Updated: Jun 11, 2022
Avid readers often lament the rapid decline in the quality of book, magazine and newspaper editing over the last couple of decades (and let’s not even THINKE ABOUT SOCIAL MEDIA DONRT EVEN GO THERE! lol!!!!).
Words are misspelled, misused or mysteriously missing far more commonly than before 2000, when it was at least mildly surprising to find such mistakes.
Declaiming, haranguing and bloviating on why this is so is a favourite pastime of literary curmudgeons and retired editorial types, who grumpily cite cutbacks at publishing houses, blind reliance on spell-check software and the inevitable erosion of formal writing skills that has stemmed from habitual emailing and texting.
A favourite bugbear for generations, of course, has been the failure of our schools to teach the basics of spelling and syntax.
One need look no further than the Book of Books, however, to realize that yea, we have been walking through the shadow of editorial screw-ups since the Dead Sea Scrolls were wrapped in parchment nappies.

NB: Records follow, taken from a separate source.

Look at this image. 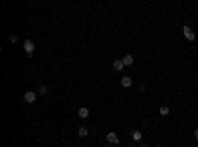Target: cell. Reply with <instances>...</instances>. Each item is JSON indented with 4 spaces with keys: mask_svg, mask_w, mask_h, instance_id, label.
Segmentation results:
<instances>
[{
    "mask_svg": "<svg viewBox=\"0 0 198 147\" xmlns=\"http://www.w3.org/2000/svg\"><path fill=\"white\" fill-rule=\"evenodd\" d=\"M121 60H123V64H125V68H127V66H133V62H135V56H133V54H127L125 58H121Z\"/></svg>",
    "mask_w": 198,
    "mask_h": 147,
    "instance_id": "cell-7",
    "label": "cell"
},
{
    "mask_svg": "<svg viewBox=\"0 0 198 147\" xmlns=\"http://www.w3.org/2000/svg\"><path fill=\"white\" fill-rule=\"evenodd\" d=\"M22 46H24V52H26L28 56H30V54H34V50H36V44H34L32 40H26Z\"/></svg>",
    "mask_w": 198,
    "mask_h": 147,
    "instance_id": "cell-2",
    "label": "cell"
},
{
    "mask_svg": "<svg viewBox=\"0 0 198 147\" xmlns=\"http://www.w3.org/2000/svg\"><path fill=\"white\" fill-rule=\"evenodd\" d=\"M158 114L163 115V117H166V115L171 114V107H168V106H160V107H158Z\"/></svg>",
    "mask_w": 198,
    "mask_h": 147,
    "instance_id": "cell-10",
    "label": "cell"
},
{
    "mask_svg": "<svg viewBox=\"0 0 198 147\" xmlns=\"http://www.w3.org/2000/svg\"><path fill=\"white\" fill-rule=\"evenodd\" d=\"M131 139L133 141H141L143 139V131H141V129H135V131L131 133Z\"/></svg>",
    "mask_w": 198,
    "mask_h": 147,
    "instance_id": "cell-8",
    "label": "cell"
},
{
    "mask_svg": "<svg viewBox=\"0 0 198 147\" xmlns=\"http://www.w3.org/2000/svg\"><path fill=\"white\" fill-rule=\"evenodd\" d=\"M77 133H79V137H87V133H89V129H87L85 125H81V127L77 129Z\"/></svg>",
    "mask_w": 198,
    "mask_h": 147,
    "instance_id": "cell-11",
    "label": "cell"
},
{
    "mask_svg": "<svg viewBox=\"0 0 198 147\" xmlns=\"http://www.w3.org/2000/svg\"><path fill=\"white\" fill-rule=\"evenodd\" d=\"M36 100H38V94H36V92H26V94H24V101H26V103H34Z\"/></svg>",
    "mask_w": 198,
    "mask_h": 147,
    "instance_id": "cell-4",
    "label": "cell"
},
{
    "mask_svg": "<svg viewBox=\"0 0 198 147\" xmlns=\"http://www.w3.org/2000/svg\"><path fill=\"white\" fill-rule=\"evenodd\" d=\"M182 34H184V38H186L188 42H194V40H196V34L192 32L190 26H184V28H182Z\"/></svg>",
    "mask_w": 198,
    "mask_h": 147,
    "instance_id": "cell-1",
    "label": "cell"
},
{
    "mask_svg": "<svg viewBox=\"0 0 198 147\" xmlns=\"http://www.w3.org/2000/svg\"><path fill=\"white\" fill-rule=\"evenodd\" d=\"M38 94H40V95H46V94H48V86H44V84H42V86L38 87Z\"/></svg>",
    "mask_w": 198,
    "mask_h": 147,
    "instance_id": "cell-12",
    "label": "cell"
},
{
    "mask_svg": "<svg viewBox=\"0 0 198 147\" xmlns=\"http://www.w3.org/2000/svg\"><path fill=\"white\" fill-rule=\"evenodd\" d=\"M10 42H12V44H16V42H18V36H14V34H12V36H10Z\"/></svg>",
    "mask_w": 198,
    "mask_h": 147,
    "instance_id": "cell-13",
    "label": "cell"
},
{
    "mask_svg": "<svg viewBox=\"0 0 198 147\" xmlns=\"http://www.w3.org/2000/svg\"><path fill=\"white\" fill-rule=\"evenodd\" d=\"M194 137H196V139H198V129H194Z\"/></svg>",
    "mask_w": 198,
    "mask_h": 147,
    "instance_id": "cell-14",
    "label": "cell"
},
{
    "mask_svg": "<svg viewBox=\"0 0 198 147\" xmlns=\"http://www.w3.org/2000/svg\"><path fill=\"white\" fill-rule=\"evenodd\" d=\"M123 68H125V64H123L121 58H119V60H113V70H115V72H121Z\"/></svg>",
    "mask_w": 198,
    "mask_h": 147,
    "instance_id": "cell-6",
    "label": "cell"
},
{
    "mask_svg": "<svg viewBox=\"0 0 198 147\" xmlns=\"http://www.w3.org/2000/svg\"><path fill=\"white\" fill-rule=\"evenodd\" d=\"M107 143H109V145H117L119 143V135L115 133V131H109V133H107Z\"/></svg>",
    "mask_w": 198,
    "mask_h": 147,
    "instance_id": "cell-3",
    "label": "cell"
},
{
    "mask_svg": "<svg viewBox=\"0 0 198 147\" xmlns=\"http://www.w3.org/2000/svg\"><path fill=\"white\" fill-rule=\"evenodd\" d=\"M121 86H123V87H131V86H133V78H129V76H123Z\"/></svg>",
    "mask_w": 198,
    "mask_h": 147,
    "instance_id": "cell-9",
    "label": "cell"
},
{
    "mask_svg": "<svg viewBox=\"0 0 198 147\" xmlns=\"http://www.w3.org/2000/svg\"><path fill=\"white\" fill-rule=\"evenodd\" d=\"M196 16H198V12H196Z\"/></svg>",
    "mask_w": 198,
    "mask_h": 147,
    "instance_id": "cell-16",
    "label": "cell"
},
{
    "mask_svg": "<svg viewBox=\"0 0 198 147\" xmlns=\"http://www.w3.org/2000/svg\"><path fill=\"white\" fill-rule=\"evenodd\" d=\"M141 147H149V145H145V143H143V145H141Z\"/></svg>",
    "mask_w": 198,
    "mask_h": 147,
    "instance_id": "cell-15",
    "label": "cell"
},
{
    "mask_svg": "<svg viewBox=\"0 0 198 147\" xmlns=\"http://www.w3.org/2000/svg\"><path fill=\"white\" fill-rule=\"evenodd\" d=\"M77 115L79 117H81V119H87V117H89V107H85V106H81L77 109Z\"/></svg>",
    "mask_w": 198,
    "mask_h": 147,
    "instance_id": "cell-5",
    "label": "cell"
}]
</instances>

Consider the irreverent monikers given to some serpent-bitten editions:
Breeches Bible: This is the nickname attached to an edition of the Geneva Bible, reprinted every year from 1560 to 1616, in which Genesis 3:7 comes off as: “The eyes of them bothe were opened … and they sowed figge-tree leaves together and made themselves breeches.” Though it’s a heartwarming homage to the industry of Adam and Eve, modern editions eschew the temptation to go once more into the breeches. The King James version goes with simple aprons. Still better than a kick in the pants.

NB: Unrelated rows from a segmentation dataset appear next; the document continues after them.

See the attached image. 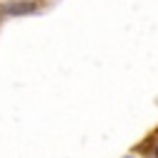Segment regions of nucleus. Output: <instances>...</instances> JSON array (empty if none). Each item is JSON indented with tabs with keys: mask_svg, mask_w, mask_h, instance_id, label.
<instances>
[{
	"mask_svg": "<svg viewBox=\"0 0 158 158\" xmlns=\"http://www.w3.org/2000/svg\"><path fill=\"white\" fill-rule=\"evenodd\" d=\"M153 156H156V158H158V146H156V151H153Z\"/></svg>",
	"mask_w": 158,
	"mask_h": 158,
	"instance_id": "1",
	"label": "nucleus"
}]
</instances>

Placemakers’ Bible: The 1562 version of the Geneva Bible features this printer’s error in Matthew 5:9: “Blessed are the placemakers, for they shall be called the children of God.” No peacemakers for the weary.
Murderers’ Bible: With the substitution of “murderers” for “murmurers” in an 1801 version, Jude 16 is punched up, à la Mickey Spillane, to read: “There are murderers, complainers, walking after their own lusts … .” The first thing we do, let’s kill all the copy editors (I think Paul Godfrey said that).
Printers’ Bible: In Psalms 119:161 of this 1702 edition, David — a former shepherd and harpist of some renown — aptly complains that “printers have persecuted me without a cause.” Thus history’s first ironic, self-referential misprince.
Rebecca’s Camels Bible: According to Genesis 24:61 in this 1823 edition, “Rebecca rose, and her camels.” It was supposed to be “damsels,” but this is way more Lawrence of Arabia. The trick, William Potter, is not minding that it hurts.
Unrighteous Bible: OK, you Wordle enthusiasts. Can you figure out where to add the missing “not” in this 1653 Cambridge edition: “Know ye not that the unrighteous shall inherit the Kingdom of God?” (1 Corinthians 6:9 and also the explicit message of Tucker Carlson Tonight).
Vinegar Bible: This 1717 Clarendon Press edition is so-called because the heading to Luke 20, the Parable of the Vineyard, is rendered as “Parable of the Vinegar.” If this gives you joy, think of it as bliss and vinegar.
Wife-Hater Bible: When “wife” was mistakenly substituted for “life” in an 1810 edition, Luke 14:26 appeared as: “If any man come to me, and hate not his father … yea, and his own wife also … .” Trouble could be brewing over brunch at the local IHOP after church. Best to avoid the burritos & bowls section of the buffet table.
Wicked Bible: London printers Baker and Lucas were fined 300 pounds, a considerable sum in 1632, for twisting the seventh commandment into: “Thou shalt commit adultery.” (See also all non-denominational Donald Trump speeches and “side ventures,” 1977-present).
Our takeaway? Whenever a misprint makes your skin crawl, take comfort in this soothing nugget of wisdom from Coverdale’s biblical edition of 1535 (aka the Bug Bible), Psalms 91:5: “Thou shalt not nede to be afrayed for eny bugges by night.”
My King James goes with the much more prosaic “terror by night,” but the point stands: The devil is always in the details.
The Bug Bible, as a Catholic-born friend has observed, was “just one r short of being the Catholic Church’s motto.” A second friend, bless his heart, added: “No doubt this is the authorized text used in the seminaries.”
Verily, verily, I say unto you: There is nothing new under the skin.